LME WEEK 2016: Market challenging but participants ‘shouldn’t rock boat’ – HKEX’s Li

The London Metal Exchange and parent company Hong Kong Exchanges & Clearing (HKEX) are doing everything they can to overcome multiple challenges, HKEX ceo Charles Li said, urging market participants not to “rock the boat”.

Speaking at the LME Week conference in London on Monday October 31, Li told delegates that the focus should shift away from fee increases and their relationship to falling volumes.

Average daily volumes have been declining throughout 2016 – in September, they were down 11.4% year-on-year.

Using the analogy of a pyramid, Li told delegates that the physical market forms the base, banks and financers the middle and the futures market the top. But the pyramid is shrinking due to the slowdown in China and a global economic and financial crisis.

“I understand why [the market] is pessimistic and feel the frustration as the pyramid is shrinking… [We are] all in a difficult period – we do everything that we can but we really shouldn’t rock the boat,” he said.

Li is confident in the exchange’s ability to tap into the lucrative Chinese market – physical users there cannot generally make or take physical delivery and therefore are not using the exchange, likening the set-up there to an inverse of the LME pyramid. The aim of HKEX and the LME is to merge the two pyramids.
Without the LME, HKEX would not succeed in China and, if the HKEX cannot deliver into China, it will not make the LME succeed, he said.

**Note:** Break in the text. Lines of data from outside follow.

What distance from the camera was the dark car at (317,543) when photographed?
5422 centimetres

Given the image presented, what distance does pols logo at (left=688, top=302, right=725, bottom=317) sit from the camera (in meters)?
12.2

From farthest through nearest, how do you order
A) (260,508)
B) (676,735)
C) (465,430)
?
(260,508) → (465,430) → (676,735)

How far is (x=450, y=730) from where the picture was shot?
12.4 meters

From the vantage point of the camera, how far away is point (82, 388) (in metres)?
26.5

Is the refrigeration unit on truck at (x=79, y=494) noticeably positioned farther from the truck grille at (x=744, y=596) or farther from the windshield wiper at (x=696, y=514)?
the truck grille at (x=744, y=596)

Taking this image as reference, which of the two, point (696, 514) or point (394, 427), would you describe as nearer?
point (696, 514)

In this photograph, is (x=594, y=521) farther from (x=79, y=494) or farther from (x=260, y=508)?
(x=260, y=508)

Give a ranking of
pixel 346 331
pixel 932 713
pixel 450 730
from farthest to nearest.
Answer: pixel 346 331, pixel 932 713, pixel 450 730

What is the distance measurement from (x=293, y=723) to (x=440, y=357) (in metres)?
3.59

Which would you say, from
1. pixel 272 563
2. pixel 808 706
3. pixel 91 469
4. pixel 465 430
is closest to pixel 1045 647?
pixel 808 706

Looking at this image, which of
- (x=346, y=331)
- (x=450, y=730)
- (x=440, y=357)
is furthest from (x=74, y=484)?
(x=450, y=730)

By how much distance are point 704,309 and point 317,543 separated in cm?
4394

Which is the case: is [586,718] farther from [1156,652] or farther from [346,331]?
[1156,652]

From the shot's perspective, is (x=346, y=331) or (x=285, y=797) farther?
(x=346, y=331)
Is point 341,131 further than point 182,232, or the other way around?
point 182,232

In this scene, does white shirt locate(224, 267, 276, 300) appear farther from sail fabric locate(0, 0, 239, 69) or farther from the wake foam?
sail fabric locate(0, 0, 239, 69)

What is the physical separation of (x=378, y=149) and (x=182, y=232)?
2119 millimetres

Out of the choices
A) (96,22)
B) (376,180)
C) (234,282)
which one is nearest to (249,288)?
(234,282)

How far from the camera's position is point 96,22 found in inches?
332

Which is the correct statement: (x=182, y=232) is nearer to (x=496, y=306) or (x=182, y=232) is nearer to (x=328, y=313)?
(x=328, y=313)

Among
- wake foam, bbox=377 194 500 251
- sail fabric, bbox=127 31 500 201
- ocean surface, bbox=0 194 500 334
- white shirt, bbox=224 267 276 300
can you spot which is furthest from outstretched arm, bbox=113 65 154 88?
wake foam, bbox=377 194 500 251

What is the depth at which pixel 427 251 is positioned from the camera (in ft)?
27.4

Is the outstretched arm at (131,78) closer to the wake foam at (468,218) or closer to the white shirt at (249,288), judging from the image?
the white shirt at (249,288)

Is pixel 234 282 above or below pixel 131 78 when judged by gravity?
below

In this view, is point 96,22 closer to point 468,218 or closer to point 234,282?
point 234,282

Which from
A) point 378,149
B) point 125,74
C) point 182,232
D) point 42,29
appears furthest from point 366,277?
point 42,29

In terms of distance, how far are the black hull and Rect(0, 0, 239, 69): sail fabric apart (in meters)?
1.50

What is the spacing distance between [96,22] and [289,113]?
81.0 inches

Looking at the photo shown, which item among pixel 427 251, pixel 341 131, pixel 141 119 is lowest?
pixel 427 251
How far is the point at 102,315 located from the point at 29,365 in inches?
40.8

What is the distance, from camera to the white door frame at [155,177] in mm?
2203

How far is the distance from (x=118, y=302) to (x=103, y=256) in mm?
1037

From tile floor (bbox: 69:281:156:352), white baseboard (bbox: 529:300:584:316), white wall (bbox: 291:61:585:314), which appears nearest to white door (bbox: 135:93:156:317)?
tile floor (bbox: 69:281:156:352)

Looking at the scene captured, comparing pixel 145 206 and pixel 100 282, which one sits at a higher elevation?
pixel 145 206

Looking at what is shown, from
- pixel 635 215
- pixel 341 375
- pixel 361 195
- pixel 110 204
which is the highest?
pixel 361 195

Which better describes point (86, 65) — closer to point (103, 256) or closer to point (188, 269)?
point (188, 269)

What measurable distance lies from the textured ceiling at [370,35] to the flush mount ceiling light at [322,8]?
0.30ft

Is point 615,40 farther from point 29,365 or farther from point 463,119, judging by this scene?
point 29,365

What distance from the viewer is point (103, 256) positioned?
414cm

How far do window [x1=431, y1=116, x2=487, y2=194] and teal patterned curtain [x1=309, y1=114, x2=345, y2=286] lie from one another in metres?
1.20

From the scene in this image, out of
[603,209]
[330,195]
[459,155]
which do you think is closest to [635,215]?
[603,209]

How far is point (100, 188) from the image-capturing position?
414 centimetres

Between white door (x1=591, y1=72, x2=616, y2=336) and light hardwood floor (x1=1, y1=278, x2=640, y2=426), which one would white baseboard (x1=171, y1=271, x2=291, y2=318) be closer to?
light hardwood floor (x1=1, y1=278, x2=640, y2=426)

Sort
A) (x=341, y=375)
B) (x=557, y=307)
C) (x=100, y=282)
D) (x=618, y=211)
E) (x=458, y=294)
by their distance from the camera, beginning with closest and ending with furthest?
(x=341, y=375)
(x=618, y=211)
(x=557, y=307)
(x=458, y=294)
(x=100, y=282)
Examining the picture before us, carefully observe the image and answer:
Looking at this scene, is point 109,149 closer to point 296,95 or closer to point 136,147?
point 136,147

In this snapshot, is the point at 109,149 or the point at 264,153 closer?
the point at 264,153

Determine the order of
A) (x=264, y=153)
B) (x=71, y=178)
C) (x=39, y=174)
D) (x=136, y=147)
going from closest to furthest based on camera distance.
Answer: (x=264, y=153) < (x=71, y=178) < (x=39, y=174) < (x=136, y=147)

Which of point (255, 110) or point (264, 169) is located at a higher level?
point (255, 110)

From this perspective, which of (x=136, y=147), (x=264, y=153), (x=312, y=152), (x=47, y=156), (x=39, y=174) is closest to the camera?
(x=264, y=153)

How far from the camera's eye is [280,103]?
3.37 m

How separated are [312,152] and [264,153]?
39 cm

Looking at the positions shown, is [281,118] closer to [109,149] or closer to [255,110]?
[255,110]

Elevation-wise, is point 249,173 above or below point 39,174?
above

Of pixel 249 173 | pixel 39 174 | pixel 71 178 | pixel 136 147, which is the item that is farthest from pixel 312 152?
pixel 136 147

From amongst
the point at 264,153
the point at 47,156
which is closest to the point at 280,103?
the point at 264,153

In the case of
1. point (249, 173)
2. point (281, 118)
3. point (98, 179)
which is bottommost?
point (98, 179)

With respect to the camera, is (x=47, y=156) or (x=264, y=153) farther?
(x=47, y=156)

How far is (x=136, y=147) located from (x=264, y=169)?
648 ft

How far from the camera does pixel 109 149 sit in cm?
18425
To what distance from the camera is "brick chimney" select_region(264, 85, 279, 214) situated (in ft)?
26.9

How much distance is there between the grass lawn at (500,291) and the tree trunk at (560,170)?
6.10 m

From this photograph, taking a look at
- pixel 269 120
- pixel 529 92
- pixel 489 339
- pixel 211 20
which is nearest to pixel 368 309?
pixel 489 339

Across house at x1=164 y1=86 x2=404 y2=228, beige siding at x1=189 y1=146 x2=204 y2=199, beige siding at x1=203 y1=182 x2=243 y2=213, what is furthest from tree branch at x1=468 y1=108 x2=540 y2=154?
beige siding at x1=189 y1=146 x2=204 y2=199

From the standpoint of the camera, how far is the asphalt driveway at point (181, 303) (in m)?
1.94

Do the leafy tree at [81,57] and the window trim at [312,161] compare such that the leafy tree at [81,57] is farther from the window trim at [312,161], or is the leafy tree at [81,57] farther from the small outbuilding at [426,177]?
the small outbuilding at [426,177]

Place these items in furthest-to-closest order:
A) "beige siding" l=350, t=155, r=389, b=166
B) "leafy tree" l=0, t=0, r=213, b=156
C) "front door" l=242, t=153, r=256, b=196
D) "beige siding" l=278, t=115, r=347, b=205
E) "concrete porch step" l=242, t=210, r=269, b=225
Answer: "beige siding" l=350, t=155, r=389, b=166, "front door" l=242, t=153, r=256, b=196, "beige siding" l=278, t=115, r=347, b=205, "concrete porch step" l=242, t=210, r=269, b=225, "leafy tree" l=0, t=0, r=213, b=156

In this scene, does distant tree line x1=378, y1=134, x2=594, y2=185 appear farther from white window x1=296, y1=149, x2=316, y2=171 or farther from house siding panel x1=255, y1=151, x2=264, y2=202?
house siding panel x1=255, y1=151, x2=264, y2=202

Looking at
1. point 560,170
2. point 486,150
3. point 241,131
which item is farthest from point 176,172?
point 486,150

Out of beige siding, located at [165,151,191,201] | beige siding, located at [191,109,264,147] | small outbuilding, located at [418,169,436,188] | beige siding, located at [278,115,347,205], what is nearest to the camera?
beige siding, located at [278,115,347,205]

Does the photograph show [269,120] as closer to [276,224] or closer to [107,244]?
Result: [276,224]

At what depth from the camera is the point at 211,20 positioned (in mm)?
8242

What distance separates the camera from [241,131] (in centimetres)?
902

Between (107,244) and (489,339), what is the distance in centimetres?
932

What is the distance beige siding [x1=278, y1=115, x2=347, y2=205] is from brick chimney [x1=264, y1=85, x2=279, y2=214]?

“So we are all in one big boat. I know sometimes you have to rock the boat – rock it – especially if you think we are sailing towards some dangerous rocks,” he said. “But don’t rock it every day. Don’t rock it every minute – because then I just think you are… moaning. We think there is nothing there and we hit the rocks and then we are all in the same boat – then you are going to go down with that.”

“Don’t rock it too hard – a leak is not going to help anybody,” he added. “We ensure that [the exchange] sails to glory because that is where the LME belongs.”